Your ministry situation might be different. I remember getting out of the car, so many years ago as a fresh faced girl with a baby and thinking that the added responsibility of my husband to preach and teach, not only to the congregation on Sundays, but also the youth group as well, was a special added bonus for me.
I’m trained as a middle and high school English and reading teacher. I’ve always wanted to be a teacher and writer so the opportunity to continue to pour into youth while not teaching but staying at home with our children excited me.
Although our congregation was small and lacked many youth, our youth group had become a community group of sorts for kids who did not necessarily attend our church on Sunday but were more than willing to come and have a meal in the parsonage and play games and suffer through (with teenage sighs) a teaching time.
Students are attracted to my husband. He’s exuberant and has a quick wit with a joke always at the ready. Week after week groups of students came. Over the years we’ve seen them come and go, grow up, start families of their own. But those first few years of ministering to youth were hard.
It turns out I’m not particularly made for youth ministry. The loudness and chaos without the order of a classroom is hard on me. I often forgot to enjoy the students, build relationships, love them like a mentor and not a mother or teacher. But the Lord guides and instructs, not just students, but often the leaders too. They kept coming back, this core group of high schoolers that enjoyed us.
We ended up enjoying them too. They taught me to see the ministry of laughter and how living life in front of them could model young adulthood and help them grow in the Lord. Our hope was to show what it looked like to live God’s calling on your life through hard and painful times, even if their exuberance woke up one of my sleeping babies, or broke the support beam in my couch, or, in a bad high school romance break up, I had to explain to a parent why their son had kicked a tree and broken a toe.
I remember one day, a few years into youth ministry, when Adam had met with a young man who was in some trouble. He turned to me and asked, “Does it even make a difference?” And I pulled some deep wisdom from the Lord, and my teaching days, to comfort him.
With students you pour and pour into them. You don’t always see the dividends right away. That’s the hard part. You instruct, guide, and teach and then you back off, you wait and see, hoping that something makes an impact. The hope of ministering to youth is that you learn in the years to come that it made a difference. And you keep praying. A lot.
It takes patience.
We’ve seen the kids come and go. We’ve seen some students weather terrible circumstances gripping onto the Lord. We’ve seen them turn away from Jesus to come back and weep at His feet. We’ve seen some follow Him unwaveringly and follow Him into full time ministry. Each one is a little bit like my own child. I may not have birthed them, but I’ve fed them all countless meals, cleaned up after them (even with my famous line, “I’m A mom but I’m not YOUR mom”), cheered them on at sporting events and high school graduations, and cried with them and for them. I’ve learned to lead the groups of girls into deeper relationships with each other and the Word of God, not worrying about whether they think I’m the crazy and outrageous one.

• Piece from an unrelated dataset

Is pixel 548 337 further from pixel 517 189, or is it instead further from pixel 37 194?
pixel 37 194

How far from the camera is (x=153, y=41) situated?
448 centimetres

Ministering to youth in the church never looks the same for long. The students change, their needs change, as some move on, others take their place. Sometimes we don’t have enough seats and on a few occasions we’ve had no kids come to an event. It has changed for us over the years, but the kids keep showing up. Now it’s our own children attending. Sometimes we stand on the sidelines while the students play gaga ball. We no longer have lock-ins because we need our sleep. Our mission stays the same year after year with these students: love them and help them learn to love Jesus.

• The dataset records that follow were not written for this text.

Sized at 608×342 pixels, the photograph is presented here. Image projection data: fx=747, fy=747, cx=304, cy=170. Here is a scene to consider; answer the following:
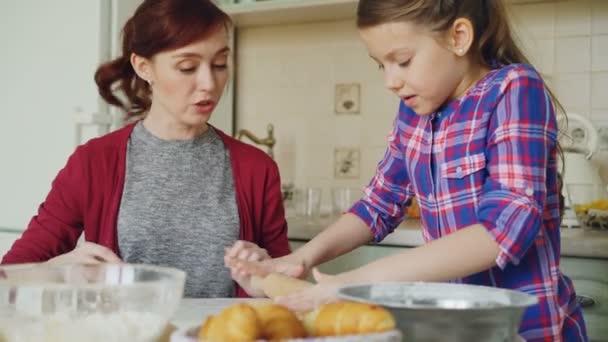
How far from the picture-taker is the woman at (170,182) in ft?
4.60

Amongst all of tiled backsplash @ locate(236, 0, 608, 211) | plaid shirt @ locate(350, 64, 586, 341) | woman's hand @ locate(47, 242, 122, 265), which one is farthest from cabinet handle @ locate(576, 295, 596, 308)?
woman's hand @ locate(47, 242, 122, 265)

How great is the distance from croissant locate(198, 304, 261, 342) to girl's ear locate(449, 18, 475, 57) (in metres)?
0.63

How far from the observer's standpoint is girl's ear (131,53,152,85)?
58.1 inches

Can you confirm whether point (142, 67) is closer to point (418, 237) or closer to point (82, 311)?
Result: point (418, 237)

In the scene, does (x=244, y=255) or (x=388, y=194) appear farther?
(x=388, y=194)

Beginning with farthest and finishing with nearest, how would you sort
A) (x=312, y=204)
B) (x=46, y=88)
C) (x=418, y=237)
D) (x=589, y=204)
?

The Lord provides these students to you for a reason. Is there something you can learn from them? Is there something you should be teaching them? I so often used to look at youth ministry as an add-on to our “real” ministry and have over the years shifted my focus to view it as one of my most beloved ministries in the church. Students today are looking for role models and someone who is genuine and real in a world where so much is the highlight reel of social media. Let’s show them how to live persistent and full lives in Jesus.